Entries from a dataset
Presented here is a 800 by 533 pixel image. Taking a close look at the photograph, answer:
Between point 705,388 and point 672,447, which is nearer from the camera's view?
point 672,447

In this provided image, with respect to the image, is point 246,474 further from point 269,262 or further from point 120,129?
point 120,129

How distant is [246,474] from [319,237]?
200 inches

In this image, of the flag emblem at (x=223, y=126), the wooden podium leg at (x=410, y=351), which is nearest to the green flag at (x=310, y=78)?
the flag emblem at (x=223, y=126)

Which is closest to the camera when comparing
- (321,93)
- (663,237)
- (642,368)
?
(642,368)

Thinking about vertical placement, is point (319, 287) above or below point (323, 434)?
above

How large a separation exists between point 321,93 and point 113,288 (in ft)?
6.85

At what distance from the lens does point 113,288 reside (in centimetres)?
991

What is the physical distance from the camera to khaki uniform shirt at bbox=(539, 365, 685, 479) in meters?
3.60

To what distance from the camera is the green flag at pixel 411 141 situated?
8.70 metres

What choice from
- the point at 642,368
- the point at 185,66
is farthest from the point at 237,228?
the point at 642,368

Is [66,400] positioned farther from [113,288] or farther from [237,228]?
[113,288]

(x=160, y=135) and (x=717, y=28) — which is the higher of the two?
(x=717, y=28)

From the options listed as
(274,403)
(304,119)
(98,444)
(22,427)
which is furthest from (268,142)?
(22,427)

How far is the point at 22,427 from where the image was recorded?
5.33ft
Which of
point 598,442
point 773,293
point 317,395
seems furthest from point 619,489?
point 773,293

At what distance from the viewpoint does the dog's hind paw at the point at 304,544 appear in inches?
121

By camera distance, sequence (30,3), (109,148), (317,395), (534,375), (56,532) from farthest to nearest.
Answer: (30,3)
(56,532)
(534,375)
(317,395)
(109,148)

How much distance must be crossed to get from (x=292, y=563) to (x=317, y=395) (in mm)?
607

#### [STATED GOAL]
Reproduce each of the rows above word for word, keeping every line unchanged.

#### [RESPONSE TO THIS TASK]
Presented here is a 800 by 533 pixel image. Taking a close look at the photograph, answer:
Between point 705,388 and point 672,447, which is nearer from the camera's view?
point 672,447

In this provided image, with respect to the image, is point 246,474 further from point 269,262 or further from point 120,129?
point 120,129

How distant is [246,474] from [319,237]?
200 inches

In this image, of the flag emblem at (x=223, y=126), the wooden podium leg at (x=410, y=351), which is nearest to the green flag at (x=310, y=78)?
the flag emblem at (x=223, y=126)

Which is closest to the camera when comparing
- (321,93)
- (663,237)
- (642,368)
?
(642,368)

Thinking about vertical placement, is point (319, 287) above or below point (323, 434)?
above

How large a separation exists between point 321,93 and point 113,288 (in ft)?
6.85

At what distance from the lens does point 113,288 reside (in centimetres)?
991

What is the physical distance from the camera to khaki uniform shirt at bbox=(539, 365, 685, 479) in meters?
3.60

To what distance from the camera is the green flag at pixel 411 141 situated?
8.70 metres

What choice from
- the point at 642,368
- the point at 185,66
is farthest from the point at 237,228?
the point at 642,368

Is [66,400] positioned farther from [113,288] or farther from [237,228]?
[113,288]

(x=160, y=135) and (x=717, y=28) — which is the higher of the two?
(x=717, y=28)

From the options listed as
(274,403)
(304,119)
(98,444)
(22,427)
which is furthest from (268,142)?
(22,427)

How far is the point at 22,427 from where the image was recorded?
5.33ft
Which of
point 598,442
point 773,293
point 317,395
seems furthest from point 619,489?
point 773,293

At what distance from the viewpoint does the dog's hind paw at the point at 304,544 appear in inches?
121

By camera distance, sequence (30,3), (109,148), (317,395), (534,375), (56,532) from farthest to nearest.
Answer: (30,3)
(56,532)
(534,375)
(317,395)
(109,148)

How much distance must be crossed to get from (x=292, y=563) to (x=317, y=395) (in mm)?
607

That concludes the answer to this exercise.